=== MATERIAL PROVIDED ===
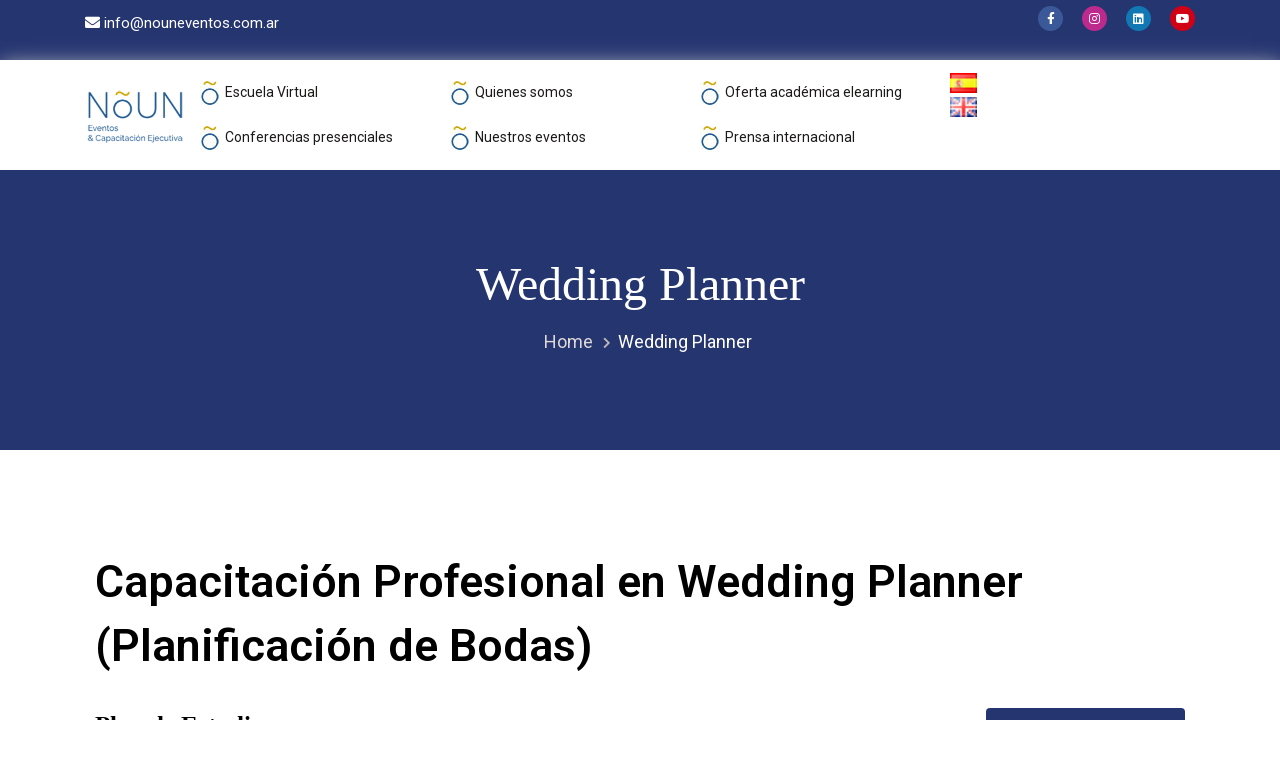

--- FILE ---
content_type: text/css
request_url: https://nouneventos.com.ar/wp-content/uploads/elementor/css/post-2218.css?ver=1708147514
body_size: -102
content:
.elementor-2218 .elementor-element.elementor-element-e9f6d68{margin-top:-40px;margin-bottom:-40px;padding:0px 0px 0px 0px;}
===
The response consists of the data above printed line for line, with no pictures.

# RESPONSE AREA
--- FILE ---
content_type: text/css
request_url: https://nouneventos.com.ar/wp-content/uploads/elementor/css/post-2218.css?ver=1708147514
body_size: -102
content:
.elementor-2218 .elementor-element.elementor-element-e9f6d68{margin-top:-40px;margin-bottom:-40px;padding:0px 0px 0px 0px;}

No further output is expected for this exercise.